## begin SOURCE EXCERPT

FOR IMMEDIATE RELEASE

ANN INC. Updates Outlook for Fourth Quarter 2011

— Company Announces Management Realignment —

— Repurchases 3 Million Shares During Fiscal Fourth Quarter of 2011 —

New York, NY, February 2, 2012 – ANN INC. (NYSE: ANN) today announced that, based on weaker-than-anticipated fourth quarter performance in the Ann Taylor stores channel, the Company expects to report results for the fiscal fourth quarter of 2011 that will be below expectations.

In addition, the Company announced that it has named ANN INC. veteran Brian Lynch to the position of Brand President of the Ann Taylor Division. Mr. Lynch, who has been with the Company since 2004, was formerly President of Ann Taylor Factory and LOFT Outlet, and led the e-commerce channels for both brands.

Based on preliminary results, the Company is also providing the following update to the fiscal fourth quarter outlook it provided on November 18, 2011, as follows:

 

   

Total Company net sales for the fiscal fourth quarter of 2011 are expected to be $566 million.

 

   

Total Company comparable sales for the fourth quarter of 2011 increased 5%.

 

   

At Ann Taylor, total brand comparable sales decreased 1%, reflecting a decline of 11% in the Ann Taylor stores channel, partially offset by an increase of 28% in the Ann Taylor e-commerce channel and a 6% increase in the Ann Taylor Factory channel.

 

   

At LOFT, total brand comparable sales increased 11%, reflecting increases of 8% in the LOFT stores channel, 28% in the LOFT e-commerce channel and 10% in the LOFT Outlet channel.

 

   

Gross margin rate for the Company is expected to be 49.0%, primarily reflecting a significantly higher-than-anticipated promotional cadence in the Ann Taylor stores channel.

 

   

Selling, general and administrative expenses are estimated to approach $275 million, including approximately $5 million of one-time costs related to the management realignment.


In addition, during the fiscal fourth quarter, the Company repurchased approximately 3.1 million shares of its stock, totaling approximately $75 million.

## end SOURCE EXCERPT

GIVEN TASK A
According to the press release, to what position was Brian Lynch named?
GIVEN TASK B
Say whether each statement agrees with the press release, answering yes or no and quoting the words that decide it: (i) Total Company comparable sales for the fourth quarter of 2011 went up 5%. (ii) Comparable sales in the Ann Taylor stores channel rose during the quarter. (iii) The Company expects its gross margin rate to be 49.0%.

## begin DATASET SECTION

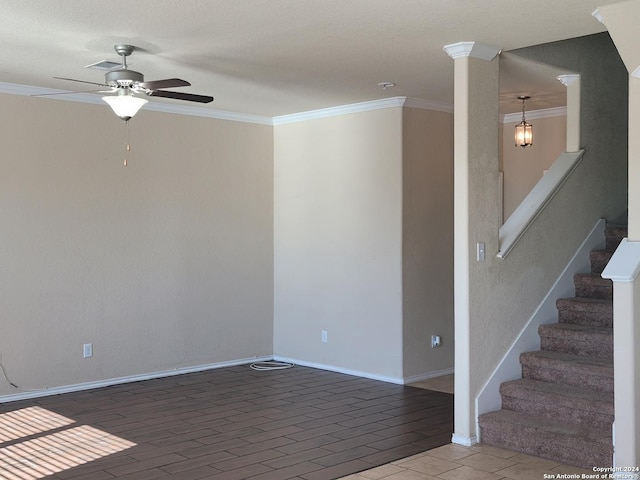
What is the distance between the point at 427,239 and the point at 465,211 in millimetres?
2099

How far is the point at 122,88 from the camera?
14.0 ft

## end DATASET SECTION

RESULT A
Brand President of the Ann Taylor Division.

RESULT B
(i) Yes: "Total Company comparable sales for the fourth quarter of 2011 increased 5%."
(ii) No: "reflecting a decline of 11% in the Ann Taylor stores channel"
(iii) Yes: "Gross margin rate for the Company is expected to be 49.0%"